From 7f27d7220d3f900cfa44502fb9de0d6e7ea2fa13 Mon Sep 17 00:00:00 2001
From: MatrixCompSci <wirezapp@gmail.com>
Date: Sun, 12 Apr 2015 11:44:09 -0400
Subject: [PATCH 2/4] Improved readability.

Optimized branching.

Reduced memory overhead.

First tests with dynamic parrallelism failed. I'll try again tomorrow.

Began to diverage from libnabo's default transversal patterns. I'm using my own, as they
seem better for CUDA. This may have a negative impact later on. I don't know yet.

Improved comments.
---
 nabo/cuda/kd_node.cu | 210 +++++++++----------------------------------
 1 file changed, 41 insertions(+), 169 deletions(-)

diff --git a/nabo/cuda/kd_node.cu b/nabo/cuda/kd_node.cu
index 4100f65..4cb3ac3 100644
--- a/nabo/cuda/kd_node.cu
+++ b/nabo/cuda/kd_node.cu
@@ -136,10 +136,9 @@ __device__ unsigned int nodeMinor(int cd, point q, point p)
 }
 //Implementation details: http://on-demand.gputechconf.com/gtc/2012/presentations/S0079-Warped-Parallel-Nearest-Neighbor-Searches-Using-KD-Trees.pdf
 __device__ void recursive_warp_search(const indx static_data, const point query_point,  unsigned int _Mask, heap *output, 
-					uint *stackpointer, stack_entry *stack, stack_entry *s)

-- SUPPLIED INFORMATION --
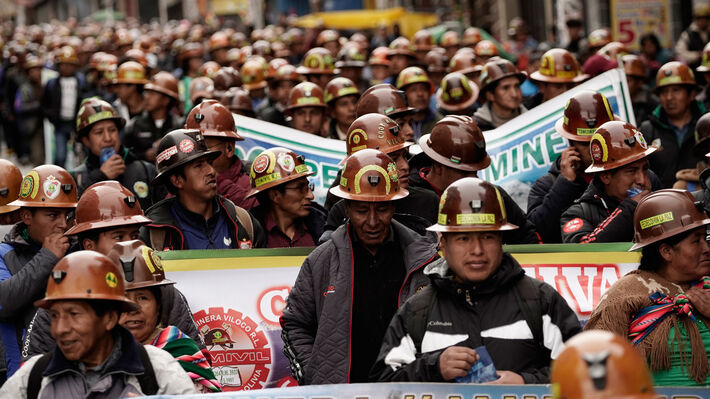 Το ΠΑΜΕ εκφράζει την αλληλεγγύη του στις απεργιακές κινητοποιήσεις των εργαζομένων της Βολιβίας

-- PROBLEMS TO WORK ON --
• 1. Say whether each statement agrees with the patch text above, answering yes or no and quoting the deciding words: (a) the patch changes only one file; (b) the first tests with dynamic parallelism worked; (c) the author keeps using libnabo's default traversal patterns.
• 2. Retype the part of the patch text that begins at the words "diff --git a/nabo/cuda/kd_node.cu" and stops after the words "stack_entry *stack, stack_entry *s)".

-- ANSWERS GIVEN --
• 1.
(a) Yes: "1 file changed, 41 insertions(+), 169 deletions(-)"
(b) No: "First tests with dynamic parrallelism failed."
(c) No: "Began to diverage from libnabo's default transversal patterns. I'm using my own"

• 2.
diff --git a/nabo/cuda/kd_node.cu b/nabo/cuda/kd_node.cu
index 4100f65..4cb3ac3 100644
--- a/nabo/cuda/kd_node.cu
+++ b/nabo/cuda/kd_node.cu
@@ -136,10 +136,9 @@ __device__ unsigned int nodeMinor(int cd, point q, point p)
 }
 //Implementation details: http://on-demand.gputechconf.com/gtc/2012/presentations/S0079-Warped-Parallel-Nearest-Neighbor-Searches-Using-KD-Trees.pdf
 __device__ void recursive_warp_search(const indx static_data, const point query_point,  unsigned int _Mask, heap *output, 
-					uint *stackpointer, stack_entry *stack, stack_entry *s)